Reforms are also foreseen in the economic sphere. Fair and predictable economic policies will be pursued, with a reduction of the informal economy to OECD standards and a reduction of the state’s share in the economy to 14% by 2025. In addition, there is a promise of continued economic demonopolisation, protection of competition, and adoption of a new Tax Code to ensure fair, transparent and predictable taxation. It will also aim to increase the number of people working in small and medium-sized enterprises to 4.7 million. Other areas include open transport corridors and logistics, including the development of the international Trans-Caspian route, reliable energy, strong regions and infrastructure, including new housing and roads, and new digital opportunities, including the development of Kazakhstan as a regional digital hub.

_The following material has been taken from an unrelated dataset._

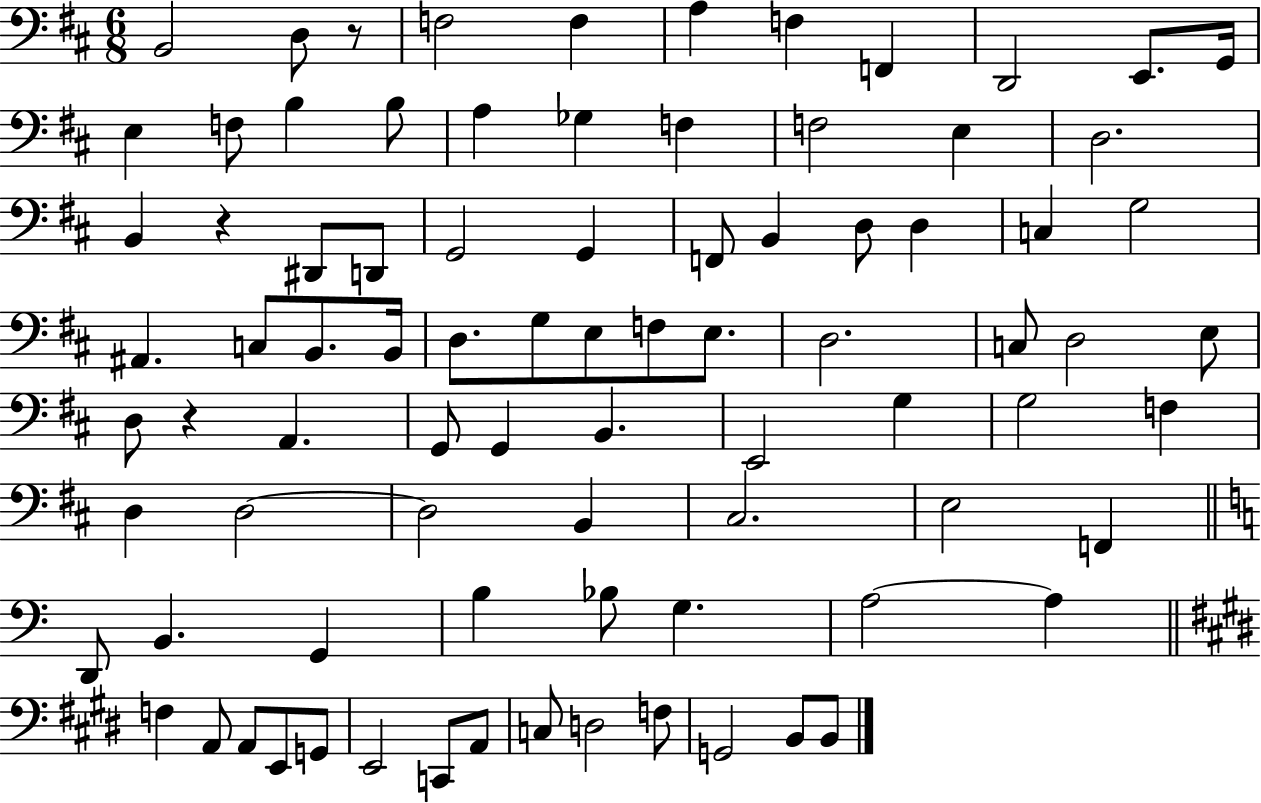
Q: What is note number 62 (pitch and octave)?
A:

With the modernisation of the economy, there are also enormous opportunities for Lithuanian businesses. The capital Astana is already regularly visited by representatives of European Union (EU) governments and enterprises. Lithuanian Foreign Minister Gabrielius Landsbergis is also visiting Kazakhstan these days. A large delegation of influential business people accompanies him. One of the members of this delegation is Vidmantas Janulevičius, President of the Lithuanian Confederation of Industrialists. “Lithuania has already done a lot of homework with other countries to ensure that the EU guarantee will be in place – a strategic agreement was signed with Kazakhstan on the extraction of raw materials. This is already the basis for bolder bilateral relations and safer investment,” he said to Verslo žinios newspaper a few days ago.

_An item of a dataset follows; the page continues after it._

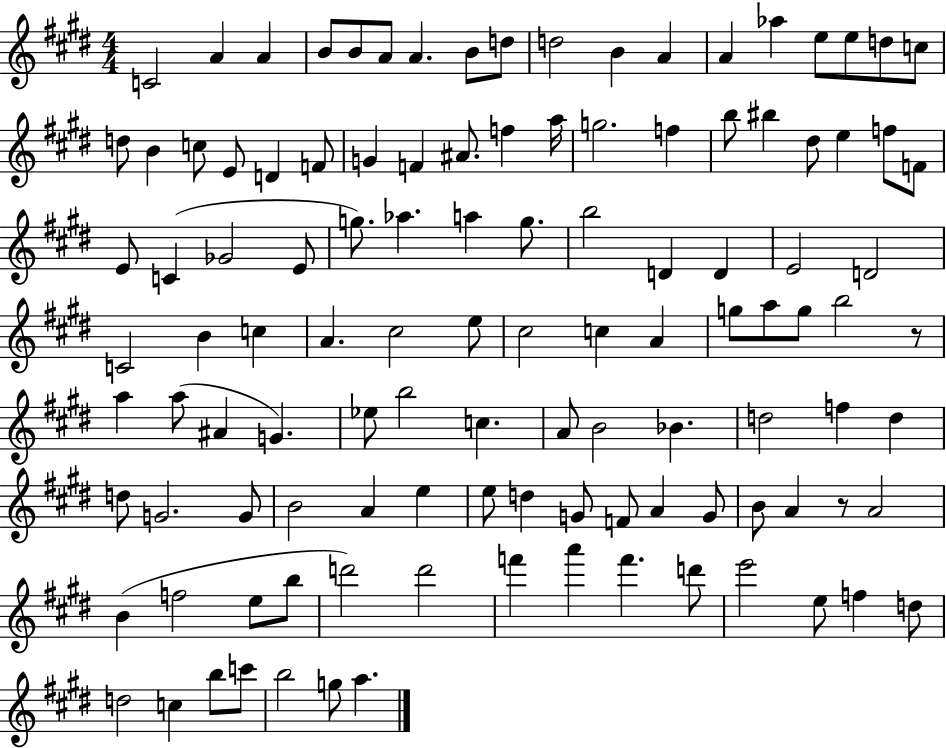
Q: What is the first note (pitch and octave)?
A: C4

Will the modernisation and liberalisation of Kazakhstan launched by President Tokayev be successful? We do not know. Are these reforms sincere? I would like to believe so, because words and deeds, at least for the time being, coincide. Will there be a ‘celebration of democracy in Kazakhstan that meets Western standards at the early parliamentary elections in 2023? It will certainly not. The country is still taking its first steps towards democracy. We, as a country, took the first steps towards democracy a hundred years ago; Kazakhstan is taking the first steps only now. We, with very different traditions and experiences, have had a difficult road to travel; Kazakhstan’s journey will be even more difficult and longer.
Do we know where the journey that has just begun will take Kazakhstan? We do not know, but we would like to see as little as possible of the influence of authoritarian neighbours and as much as possible of the rule of law, pluralism, freedom of the press, human rights, and as much as possible of a more liberal economic and political system in this critical Central Asian country. Kazakhstan’s demography is optimistic: almost 36% of Kazakhstan’s population is made up of young people aged between 15 and 39 years. It is a new republic and a young republic with enormous potential.
We, as Lithuania, the bearer and advocate of liberal democracy, must have realistic expectations of the Republic of Kazakhstan. Let us rejoice in a country that has chosen the path of modernisation and is making efforts to reduce Russian influence. Let us encourage and support the Kazakhstanis on this path, which is very important to them. Kazakhstan’s success in reforming and taking the path of modernisation and democratisation must also be important to us, to Lithuania and, in general, to the whole of the Western world.
This trip to observe the early presidential elections on 20 November was organised by the Embassy of the Republic of Kazakhstan in Vilnius. However, this fact has not influenced the content of this text.